*Record extracts*
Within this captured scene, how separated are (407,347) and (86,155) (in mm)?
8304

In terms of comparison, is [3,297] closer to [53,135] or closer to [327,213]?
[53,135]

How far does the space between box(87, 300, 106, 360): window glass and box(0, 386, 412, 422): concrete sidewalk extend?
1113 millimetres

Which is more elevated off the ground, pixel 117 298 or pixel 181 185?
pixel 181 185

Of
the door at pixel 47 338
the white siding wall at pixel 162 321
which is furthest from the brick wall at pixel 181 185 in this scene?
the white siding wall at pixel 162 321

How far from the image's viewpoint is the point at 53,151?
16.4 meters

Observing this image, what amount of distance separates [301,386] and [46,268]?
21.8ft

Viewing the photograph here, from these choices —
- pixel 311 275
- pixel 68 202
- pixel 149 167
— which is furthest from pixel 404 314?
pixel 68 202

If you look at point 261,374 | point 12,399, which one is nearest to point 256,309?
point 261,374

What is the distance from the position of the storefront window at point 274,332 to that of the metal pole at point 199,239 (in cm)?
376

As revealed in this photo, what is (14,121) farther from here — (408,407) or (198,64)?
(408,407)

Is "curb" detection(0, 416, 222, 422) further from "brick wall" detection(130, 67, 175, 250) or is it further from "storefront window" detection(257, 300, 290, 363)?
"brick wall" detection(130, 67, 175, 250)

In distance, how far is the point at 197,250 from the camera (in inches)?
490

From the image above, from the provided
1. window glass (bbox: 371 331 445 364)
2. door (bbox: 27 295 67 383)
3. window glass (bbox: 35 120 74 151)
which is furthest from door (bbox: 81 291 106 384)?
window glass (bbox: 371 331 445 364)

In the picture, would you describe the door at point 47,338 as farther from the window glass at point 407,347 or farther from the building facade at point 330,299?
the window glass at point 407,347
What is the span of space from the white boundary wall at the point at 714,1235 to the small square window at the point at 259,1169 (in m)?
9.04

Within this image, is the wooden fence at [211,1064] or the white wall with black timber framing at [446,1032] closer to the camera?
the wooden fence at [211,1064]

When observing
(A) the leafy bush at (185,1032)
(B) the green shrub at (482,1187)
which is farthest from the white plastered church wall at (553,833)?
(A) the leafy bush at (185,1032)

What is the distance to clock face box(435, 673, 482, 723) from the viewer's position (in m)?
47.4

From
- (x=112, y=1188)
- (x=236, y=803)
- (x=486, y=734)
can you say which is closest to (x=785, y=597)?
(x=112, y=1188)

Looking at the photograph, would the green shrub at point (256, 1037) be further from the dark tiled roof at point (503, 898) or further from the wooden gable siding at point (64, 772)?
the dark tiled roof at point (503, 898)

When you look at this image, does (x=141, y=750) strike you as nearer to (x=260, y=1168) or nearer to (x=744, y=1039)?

*Short task*
Reproduce the entire listing above word for word, leaving out nothing.

*Written solution*
Within this captured scene, how separated are (407,347) and (86,155) (in mm)?
8304

In terms of comparison, is [3,297] closer to [53,135] or closer to [327,213]?
[53,135]

How far does the space between box(87, 300, 106, 360): window glass and box(0, 386, 412, 422): concrete sidewalk extend?
1113 millimetres

Which is more elevated off the ground, pixel 117 298 or pixel 181 185?
pixel 181 185

Of
the door at pixel 47 338
the white siding wall at pixel 162 321
which is furthest from the brick wall at pixel 181 185 in this scene?
the white siding wall at pixel 162 321

How far from the image's viewpoint is the point at 53,151?
16.4 meters

Observing this image, what amount of distance separates [301,386] and [46,268]?
21.8ft

Viewing the photograph here, from these choices —
- pixel 311 275
- pixel 68 202
- pixel 149 167
— which is furthest from pixel 404 314?
pixel 68 202

If you look at point 261,374 | point 12,399, which one is nearest to point 256,309?
point 261,374

What is the distance from the position of the storefront window at point 274,332 to that of the metal pole at point 199,239 (in cm)?
376

As revealed in this photo, what is (14,121) farther from here — (408,407) or (198,64)?
(408,407)

Is "curb" detection(0, 416, 222, 422) further from "brick wall" detection(130, 67, 175, 250) or is it further from "storefront window" detection(257, 300, 290, 363)?
"brick wall" detection(130, 67, 175, 250)

In distance, how far is the point at 197,250 from the camera (in inches)?
490

From the image above, from the provided
1. window glass (bbox: 371 331 445 364)
2. door (bbox: 27 295 67 383)
3. window glass (bbox: 35 120 74 151)
which is furthest from door (bbox: 81 291 106 384)?
window glass (bbox: 371 331 445 364)

In the picture, would you describe the door at point 47,338 as farther from the window glass at point 407,347 or farther from the building facade at point 330,299?
the window glass at point 407,347
What is the span of space from the white boundary wall at the point at 714,1235 to the small square window at the point at 259,1169 (in m)?
9.04

Within this image, is the wooden fence at [211,1064] or the white wall with black timber framing at [446,1032] closer to the camera?
the wooden fence at [211,1064]

When observing
(A) the leafy bush at (185,1032)
(B) the green shrub at (482,1187)
which is farthest from the white plastered church wall at (553,833)?
(A) the leafy bush at (185,1032)

What is the distance to clock face box(435, 673, 482, 723) from the viewer's position (in m)?
47.4

From
- (x=112, y=1188)
- (x=236, y=803)
- (x=486, y=734)
can you say which is closest to (x=785, y=597)?
(x=112, y=1188)

Looking at the photograph, would the green shrub at point (256, 1037) be further from the dark tiled roof at point (503, 898) or further from the wooden gable siding at point (64, 772)?
the dark tiled roof at point (503, 898)

When you look at this image, does (x=141, y=750) strike you as nearer to (x=260, y=1168) or nearer to (x=744, y=1039)?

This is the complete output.